## THE TASK
Your output must consist solely of the lines from the one containing "Which of these two" through the end of the records, reproduced exactly.

## EXERCISE MATERIAL
========================================
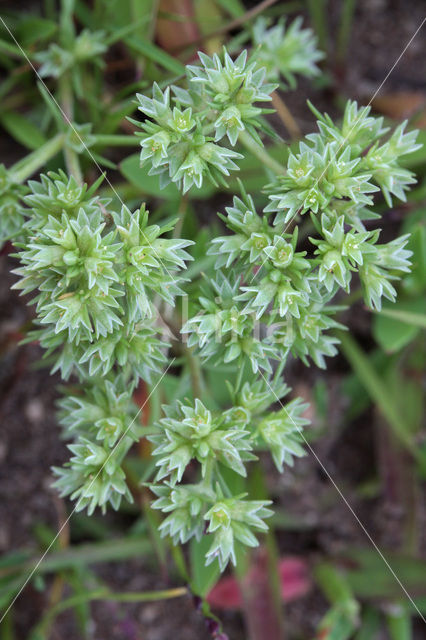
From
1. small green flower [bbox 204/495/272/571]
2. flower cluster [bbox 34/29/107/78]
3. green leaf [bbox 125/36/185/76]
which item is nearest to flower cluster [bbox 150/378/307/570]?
small green flower [bbox 204/495/272/571]

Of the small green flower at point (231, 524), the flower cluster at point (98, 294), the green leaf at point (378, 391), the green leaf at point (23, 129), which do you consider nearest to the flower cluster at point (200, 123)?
the flower cluster at point (98, 294)

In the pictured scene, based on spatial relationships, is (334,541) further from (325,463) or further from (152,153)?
(152,153)

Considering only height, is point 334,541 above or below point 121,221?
below

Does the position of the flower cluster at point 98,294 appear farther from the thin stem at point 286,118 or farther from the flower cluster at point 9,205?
the thin stem at point 286,118

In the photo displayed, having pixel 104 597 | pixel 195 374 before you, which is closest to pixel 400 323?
pixel 195 374

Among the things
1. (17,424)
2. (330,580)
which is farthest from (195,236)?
(330,580)

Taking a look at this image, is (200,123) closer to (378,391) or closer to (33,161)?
(33,161)
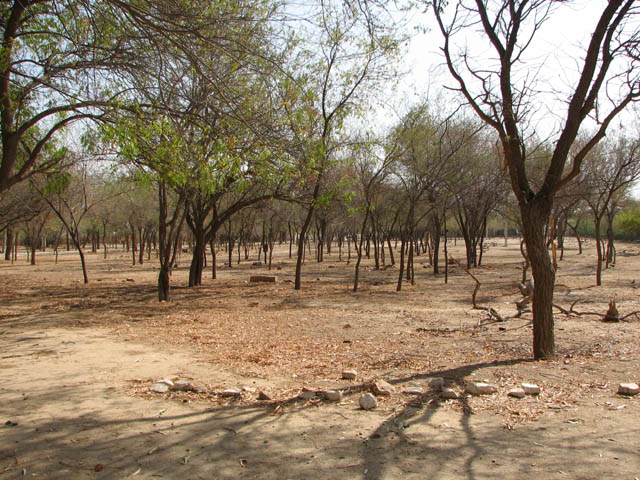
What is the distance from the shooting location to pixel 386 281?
747 inches

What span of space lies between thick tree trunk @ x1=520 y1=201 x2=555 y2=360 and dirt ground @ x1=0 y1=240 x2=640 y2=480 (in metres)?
0.28

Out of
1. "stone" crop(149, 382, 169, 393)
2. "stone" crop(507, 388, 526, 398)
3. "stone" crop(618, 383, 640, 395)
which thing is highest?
"stone" crop(618, 383, 640, 395)

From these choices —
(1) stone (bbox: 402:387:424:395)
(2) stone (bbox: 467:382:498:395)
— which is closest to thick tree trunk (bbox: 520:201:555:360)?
(2) stone (bbox: 467:382:498:395)

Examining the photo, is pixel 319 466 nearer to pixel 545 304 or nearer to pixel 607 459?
pixel 607 459

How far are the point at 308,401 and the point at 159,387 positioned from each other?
1532mm

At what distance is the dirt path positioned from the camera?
300 centimetres

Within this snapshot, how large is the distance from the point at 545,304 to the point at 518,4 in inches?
148

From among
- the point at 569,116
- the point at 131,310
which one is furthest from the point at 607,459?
the point at 131,310

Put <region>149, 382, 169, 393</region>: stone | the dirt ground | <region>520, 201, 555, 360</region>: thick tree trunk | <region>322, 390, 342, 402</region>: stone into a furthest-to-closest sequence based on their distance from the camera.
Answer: <region>520, 201, 555, 360</region>: thick tree trunk, <region>149, 382, 169, 393</region>: stone, <region>322, 390, 342, 402</region>: stone, the dirt ground

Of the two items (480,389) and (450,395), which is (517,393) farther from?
(450,395)

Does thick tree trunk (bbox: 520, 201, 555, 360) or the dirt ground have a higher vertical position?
thick tree trunk (bbox: 520, 201, 555, 360)

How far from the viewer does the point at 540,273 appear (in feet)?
18.8

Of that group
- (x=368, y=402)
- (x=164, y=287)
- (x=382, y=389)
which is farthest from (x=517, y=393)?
(x=164, y=287)

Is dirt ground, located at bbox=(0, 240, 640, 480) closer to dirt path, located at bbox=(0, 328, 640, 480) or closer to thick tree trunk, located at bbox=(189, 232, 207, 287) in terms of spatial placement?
dirt path, located at bbox=(0, 328, 640, 480)
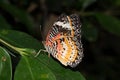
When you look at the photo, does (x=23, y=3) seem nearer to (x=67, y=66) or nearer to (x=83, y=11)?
(x=83, y=11)

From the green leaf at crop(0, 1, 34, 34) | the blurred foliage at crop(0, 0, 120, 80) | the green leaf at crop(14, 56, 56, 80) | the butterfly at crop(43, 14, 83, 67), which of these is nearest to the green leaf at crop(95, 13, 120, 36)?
the blurred foliage at crop(0, 0, 120, 80)

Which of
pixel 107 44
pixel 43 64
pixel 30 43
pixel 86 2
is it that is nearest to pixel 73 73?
pixel 43 64

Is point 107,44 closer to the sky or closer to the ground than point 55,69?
closer to the ground

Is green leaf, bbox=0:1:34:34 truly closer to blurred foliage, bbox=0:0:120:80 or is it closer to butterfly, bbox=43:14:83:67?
blurred foliage, bbox=0:0:120:80

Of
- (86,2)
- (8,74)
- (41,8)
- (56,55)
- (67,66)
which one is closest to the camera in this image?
(8,74)

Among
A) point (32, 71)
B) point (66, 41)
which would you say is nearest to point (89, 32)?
point (66, 41)

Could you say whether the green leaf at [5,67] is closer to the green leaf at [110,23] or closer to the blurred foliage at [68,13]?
the blurred foliage at [68,13]
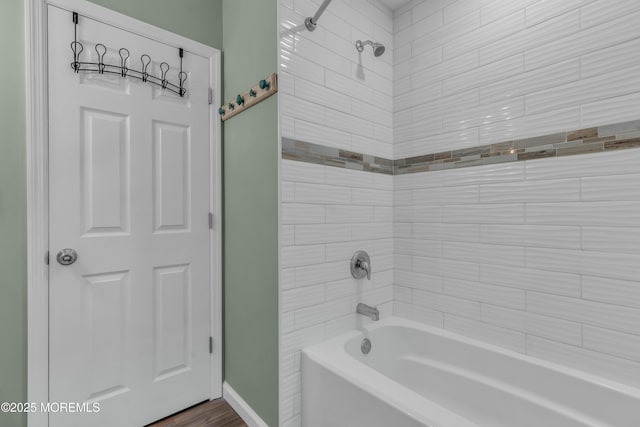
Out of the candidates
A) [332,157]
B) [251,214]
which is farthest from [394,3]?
[251,214]

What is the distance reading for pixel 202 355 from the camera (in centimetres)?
184

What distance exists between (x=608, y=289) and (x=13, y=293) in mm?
2503

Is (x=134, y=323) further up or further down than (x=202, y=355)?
further up

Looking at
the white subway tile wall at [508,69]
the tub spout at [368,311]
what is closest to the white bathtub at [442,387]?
the tub spout at [368,311]

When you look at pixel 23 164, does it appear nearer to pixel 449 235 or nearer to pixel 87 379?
pixel 87 379

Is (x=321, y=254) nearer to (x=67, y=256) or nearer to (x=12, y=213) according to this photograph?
(x=67, y=256)

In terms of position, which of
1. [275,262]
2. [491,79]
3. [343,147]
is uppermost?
[491,79]

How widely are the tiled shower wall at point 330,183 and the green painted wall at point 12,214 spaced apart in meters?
1.14

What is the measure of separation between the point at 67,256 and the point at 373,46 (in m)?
1.90

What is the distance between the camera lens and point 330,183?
5.26 feet

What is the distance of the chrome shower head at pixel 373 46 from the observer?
167 centimetres

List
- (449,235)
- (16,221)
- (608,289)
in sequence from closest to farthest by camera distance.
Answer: (608,289), (16,221), (449,235)

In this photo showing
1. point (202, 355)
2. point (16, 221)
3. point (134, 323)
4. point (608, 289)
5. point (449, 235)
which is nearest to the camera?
point (608, 289)

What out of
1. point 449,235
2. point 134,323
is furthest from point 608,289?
point 134,323
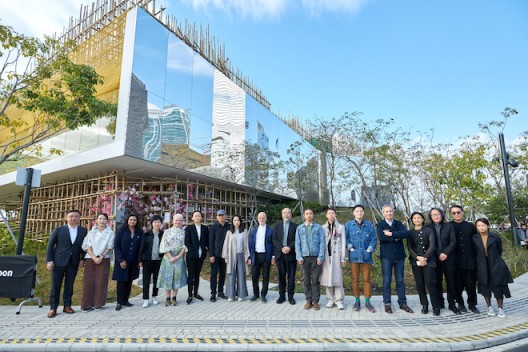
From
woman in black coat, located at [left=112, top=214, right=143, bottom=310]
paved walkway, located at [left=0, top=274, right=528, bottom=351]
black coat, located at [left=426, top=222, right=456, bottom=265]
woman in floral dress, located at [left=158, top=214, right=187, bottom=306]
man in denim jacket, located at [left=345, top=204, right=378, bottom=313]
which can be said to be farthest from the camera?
woman in floral dress, located at [left=158, top=214, right=187, bottom=306]

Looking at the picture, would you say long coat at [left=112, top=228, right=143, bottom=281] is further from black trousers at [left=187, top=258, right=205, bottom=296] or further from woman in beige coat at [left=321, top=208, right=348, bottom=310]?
woman in beige coat at [left=321, top=208, right=348, bottom=310]

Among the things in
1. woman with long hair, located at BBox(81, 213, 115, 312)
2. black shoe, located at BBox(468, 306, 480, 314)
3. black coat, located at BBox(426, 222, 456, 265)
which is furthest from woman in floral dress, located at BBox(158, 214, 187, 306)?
black shoe, located at BBox(468, 306, 480, 314)

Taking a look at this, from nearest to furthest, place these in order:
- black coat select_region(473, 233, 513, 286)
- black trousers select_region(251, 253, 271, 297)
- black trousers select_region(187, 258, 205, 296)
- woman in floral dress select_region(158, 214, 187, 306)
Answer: black coat select_region(473, 233, 513, 286), woman in floral dress select_region(158, 214, 187, 306), black trousers select_region(251, 253, 271, 297), black trousers select_region(187, 258, 205, 296)

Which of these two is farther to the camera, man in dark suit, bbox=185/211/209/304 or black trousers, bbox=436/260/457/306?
man in dark suit, bbox=185/211/209/304

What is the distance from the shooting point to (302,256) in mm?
6281

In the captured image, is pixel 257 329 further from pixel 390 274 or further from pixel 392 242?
pixel 392 242

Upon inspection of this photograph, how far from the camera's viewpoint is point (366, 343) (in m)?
4.17

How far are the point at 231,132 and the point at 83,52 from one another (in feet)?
========================================
## ANSWER TO THIS EXERCISE
Which of these two is farther to the camera, man in dark suit, bbox=185/211/209/304 or black trousers, bbox=436/260/457/306?
man in dark suit, bbox=185/211/209/304

What is the distance from the shooting point to (302,256) in mm?
6281

In the captured image, is pixel 257 329 further from pixel 390 274 or further from pixel 392 242?
pixel 392 242

Upon inspection of this photograph, how far from the camera's viewpoint is point (366, 343) (in m)?
4.17

How far are the point at 231,132 and the point at 83,52 from one another (in feet)?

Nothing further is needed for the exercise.